/> a mother's heart » Blog Archive » Tasty Tuesday: the world’s best molasses cookies


It’s hot here today – all week, really.  I mean, “Michigan hot,” not “south-Mobile hot.”  There’s an enormous difference in those definitions.  It’s closing in on 90F and not really a day I want to run the oven, but I’m still going to do it.  We’re having stir fry for dinner and I want to bake a loaf of artisan bread to go with it.  So, eh.  But as long as I’m thinking about the oven, I decided to put up the most amazing cookie recipe I’ve come across in the last 10 years.  It’s seriously. that. good.

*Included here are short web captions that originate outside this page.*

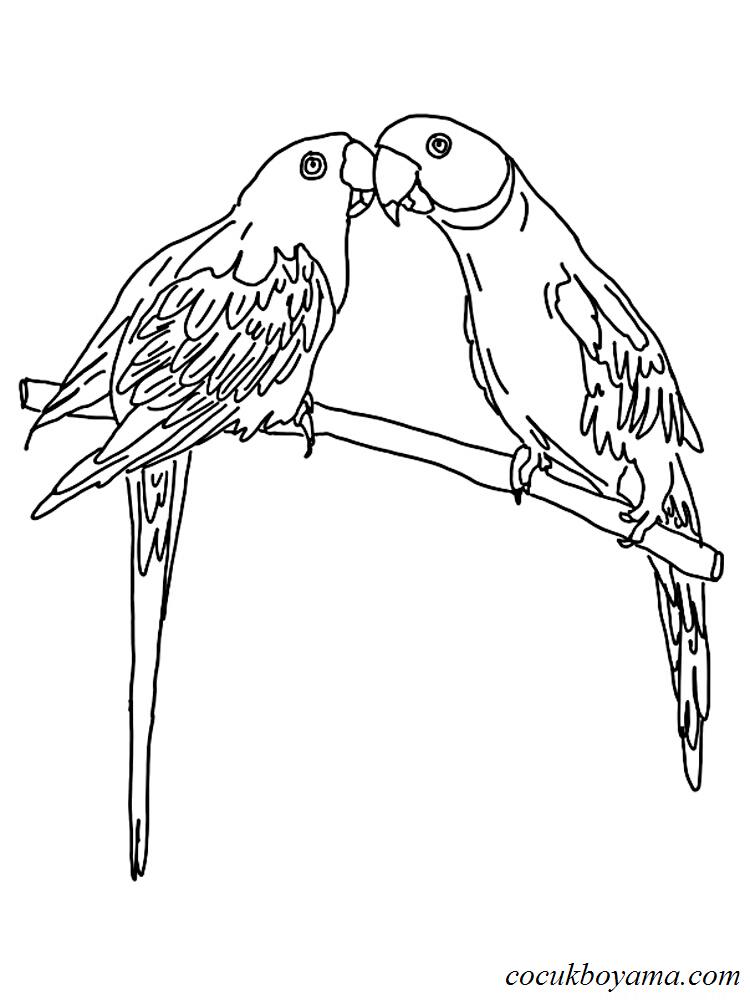 Muhabbet Kuşu 13 ücretsiz Boyama Resimleri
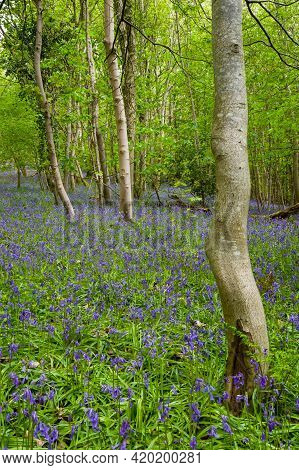 Blubell Carpet In Woodland Setting Taken In Cambusnethan Woods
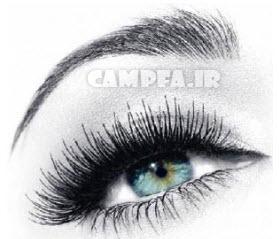 شخصیت شناسی جالب با نوع ابرو شما | www.campfa.ir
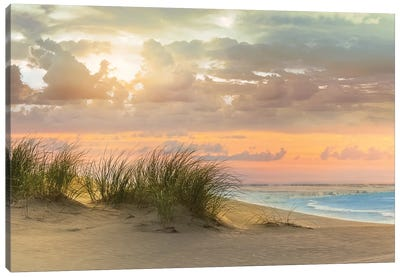 Seagrass and Twilight Canvas Art Print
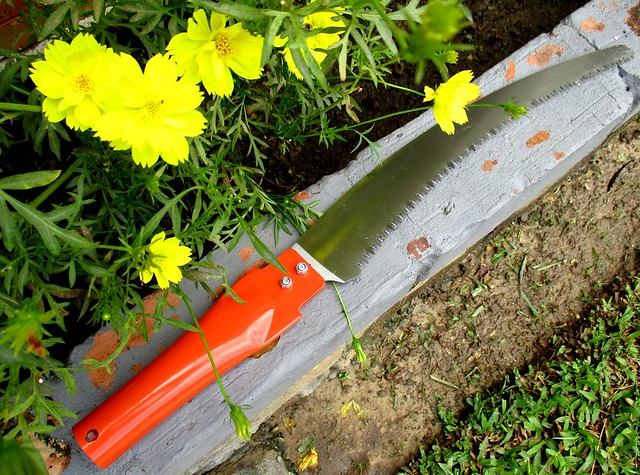 MR DIY garden saw 1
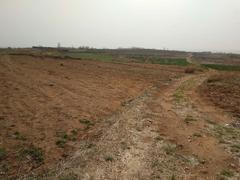 山东 文登 张家产 50亩 耕地 出租 600元/亩/年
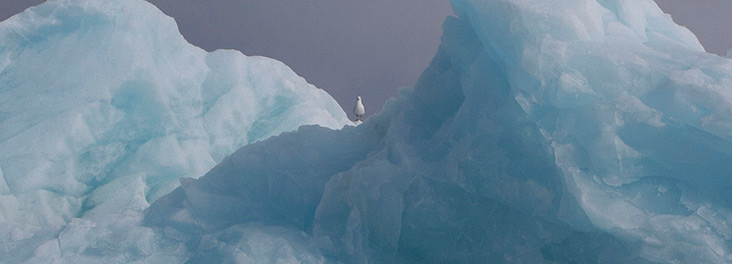 Bird perched on iceberg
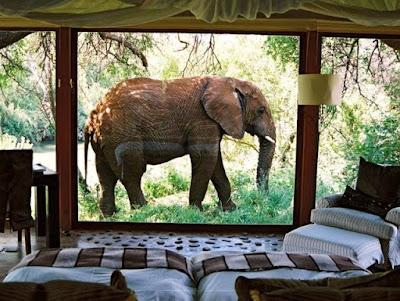 hotel en la naturaleza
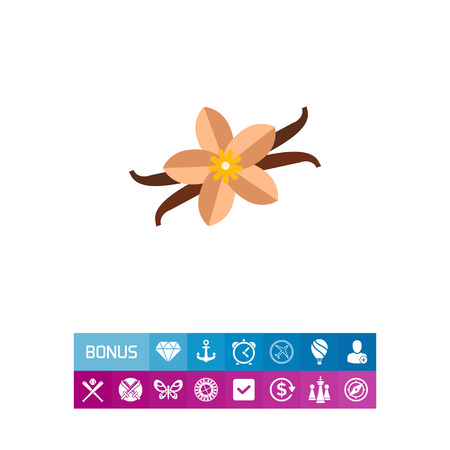 brown: Multicolored vector icon of vanilla flower and sticks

These are the cookies that everyone’s grandma used to make.  They are crinkly on the top, coated in a thin layer of sugar, and chewy-crispy at the same time.  They are spicy and melt in your mouth – either with a hot cuppa tea or a tall, cool glass of iced tea.  They really are worth firing up the oven, even on the hot days.

You’ll need:

  • 2 c. all purpose flour (I haven’t tweaked this to whole wheat, but it’s on the to-do list)
  • 1 c. sugar
  • 1 t. EACH baking soda AND baking powder
  • 1 t. EACH ground ginger AND cinnamon
  • ½ t. grated (or ground, if you don’t have whole available) nutmeg
  • ¼ t. ground cloves
  • ⅛ t. ground allspice
  • ¾ c. butter, softened
  • 1 egg
  • ¼ c. molasses

Mix all of the dry ingredients together (you can mix them up and store them in a cool place, ready for the next time you want to bake cookies).  Preheat the oven to 375F.  Cream together the butter, egg, & molasses; when well-combined, add dry ingredients.  Beat until smooth (dough will be thick).  Scoop dough in to 1″ balls, roll in sugar (at the holidays, I use coloured sugar), and place 2″ apart on baking sheet/stone.  Bake for 9-11 minutes, cool on wire racks after allowing cookies to rest on baking sheet/stone for 2 minutes.